Viewing Your Security Data

  1. Navigate to Discover: Menu → Analytics → Discover
  2. Select your data view: Choose "Security Logs" from the dropdown
  3. Add useful fields as columns:
    • syslog_hostname
    • syslog_program
    • syslog_message
    • @timestamp

You should now see your security telemetry flowing in real-time!

Security-Focused Queries for Threat Detection

Use these KQL (Kibana Query Language) queries in the Discover search bar to focus on specific security events:

# Authentication failures - potential brute force attacks
syslog_program:"auth-monitor"

# High network activity - potential data exfiltration
syslog_program:"network-monitor" AND message:>50

# Suspicious file activity - potential ransomware
syslog_program:"file-monitor" AND NOT message:"0"

# High system load - potential crypto mining
syslog_program:"load-monitor" AND message:>2.0

# Combine conditions - high network + high load
syslog_program:("network-monitor" OR "load-monitor") AND message:>50

Pro tip: Save these queries as "Saved Searches" in Kibana for quick access during incident response.
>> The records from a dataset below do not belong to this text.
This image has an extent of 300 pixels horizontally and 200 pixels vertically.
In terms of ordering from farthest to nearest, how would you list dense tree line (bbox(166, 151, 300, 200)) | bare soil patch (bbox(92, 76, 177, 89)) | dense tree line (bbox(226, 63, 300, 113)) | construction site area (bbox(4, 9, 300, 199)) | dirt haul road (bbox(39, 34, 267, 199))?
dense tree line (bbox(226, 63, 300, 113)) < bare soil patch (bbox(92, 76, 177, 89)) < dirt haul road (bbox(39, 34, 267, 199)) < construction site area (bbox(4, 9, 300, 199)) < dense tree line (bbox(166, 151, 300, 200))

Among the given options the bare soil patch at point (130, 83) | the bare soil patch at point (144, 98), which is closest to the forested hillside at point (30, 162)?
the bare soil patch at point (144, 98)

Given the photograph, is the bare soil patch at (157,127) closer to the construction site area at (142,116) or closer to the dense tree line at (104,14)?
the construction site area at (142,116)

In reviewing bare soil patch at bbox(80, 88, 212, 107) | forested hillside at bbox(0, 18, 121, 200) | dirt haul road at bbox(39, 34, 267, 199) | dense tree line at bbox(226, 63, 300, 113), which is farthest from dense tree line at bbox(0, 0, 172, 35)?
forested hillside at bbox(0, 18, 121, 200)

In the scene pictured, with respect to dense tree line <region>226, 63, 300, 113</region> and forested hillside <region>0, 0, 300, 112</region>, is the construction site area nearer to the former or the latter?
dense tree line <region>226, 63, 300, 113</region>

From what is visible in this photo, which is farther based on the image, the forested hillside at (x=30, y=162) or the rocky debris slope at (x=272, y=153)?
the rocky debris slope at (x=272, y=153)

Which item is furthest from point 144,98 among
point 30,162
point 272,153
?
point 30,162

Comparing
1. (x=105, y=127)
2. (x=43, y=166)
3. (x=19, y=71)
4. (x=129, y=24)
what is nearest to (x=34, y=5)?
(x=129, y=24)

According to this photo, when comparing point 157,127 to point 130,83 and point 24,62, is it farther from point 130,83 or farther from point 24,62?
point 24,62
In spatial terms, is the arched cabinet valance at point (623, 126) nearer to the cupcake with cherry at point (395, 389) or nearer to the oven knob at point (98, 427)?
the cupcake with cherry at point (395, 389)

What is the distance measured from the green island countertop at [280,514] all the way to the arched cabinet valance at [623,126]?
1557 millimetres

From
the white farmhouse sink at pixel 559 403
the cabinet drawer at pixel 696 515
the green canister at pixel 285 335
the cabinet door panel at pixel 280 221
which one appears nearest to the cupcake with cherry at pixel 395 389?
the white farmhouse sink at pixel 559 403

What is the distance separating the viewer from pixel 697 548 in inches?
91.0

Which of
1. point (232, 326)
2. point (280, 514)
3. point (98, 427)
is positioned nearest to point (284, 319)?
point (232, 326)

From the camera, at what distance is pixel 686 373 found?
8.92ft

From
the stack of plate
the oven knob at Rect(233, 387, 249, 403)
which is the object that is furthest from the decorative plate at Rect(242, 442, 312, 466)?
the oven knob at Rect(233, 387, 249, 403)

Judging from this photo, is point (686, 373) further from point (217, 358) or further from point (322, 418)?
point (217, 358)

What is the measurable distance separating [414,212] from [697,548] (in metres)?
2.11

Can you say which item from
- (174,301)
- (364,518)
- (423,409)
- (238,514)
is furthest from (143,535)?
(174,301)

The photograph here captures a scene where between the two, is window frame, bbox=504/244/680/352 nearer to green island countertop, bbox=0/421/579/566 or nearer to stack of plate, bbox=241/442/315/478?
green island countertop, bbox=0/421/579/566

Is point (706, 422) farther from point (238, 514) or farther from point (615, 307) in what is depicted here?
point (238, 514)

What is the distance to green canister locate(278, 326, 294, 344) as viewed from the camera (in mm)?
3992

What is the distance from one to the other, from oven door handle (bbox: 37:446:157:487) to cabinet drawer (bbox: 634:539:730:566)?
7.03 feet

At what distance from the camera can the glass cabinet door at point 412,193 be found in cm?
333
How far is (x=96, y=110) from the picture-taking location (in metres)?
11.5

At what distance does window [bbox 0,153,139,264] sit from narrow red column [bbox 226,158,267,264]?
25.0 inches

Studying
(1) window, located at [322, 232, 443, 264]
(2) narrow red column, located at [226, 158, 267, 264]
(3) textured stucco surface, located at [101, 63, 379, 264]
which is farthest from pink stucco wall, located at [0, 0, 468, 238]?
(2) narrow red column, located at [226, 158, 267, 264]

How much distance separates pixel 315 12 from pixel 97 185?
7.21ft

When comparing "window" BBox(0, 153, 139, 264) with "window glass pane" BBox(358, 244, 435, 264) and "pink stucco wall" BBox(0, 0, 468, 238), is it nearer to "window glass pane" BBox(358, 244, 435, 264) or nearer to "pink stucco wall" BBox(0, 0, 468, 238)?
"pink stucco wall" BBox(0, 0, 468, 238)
Automating Security Data Collection

For continuous security monitoring with your ELK stack, you need automated data collection. Here's how to set it up.

Setting Up Cron Jobs for macOS/Linux

For continuous monitoring, set up automated collection:

# Edit your crontab
crontab -e

# Add this line to run every 5 minutes
*/5 * * * * /path/to/your/cyber_security_mvp.sh >/dev/null 2>&1

# Or every 15 minutes for less frequent monitoring
*/15 * * * * /path/to/your/cyber_security_mvp.sh >/dev/null 2>&1

Replace /path/to/your/ with the actual path to your script.

Setting Up Scheduled Tasks for Windows

For Windows users, use Task Scheduler:

  1. Open Task Scheduler
  2. Create Basic Task
  3. Set trigger (e.g., every 5 minutes)
  4. Action: Start a program
  5. Program: powershell.exe
  6. Arguments: -File C:\path\to\cyber_security_mvp.ps1

(Windows PowerShell version available in the GitHub repository)

Ensuring Data Persistence

Your security data persists across Docker restarts because we're using named volumes. However, Kibana configurations (dashboards, visualisations) will need to be recreated unless you add persistent storage for Kibana as well.

To verify data persistence:

# Stop the ELK stack
docker compose down

# Start it again
docker compose up -d

# Verify data is still there
curl "localhost:9200/_cat/indices/syslog-*?v"

You should see your indices with their document counts intact.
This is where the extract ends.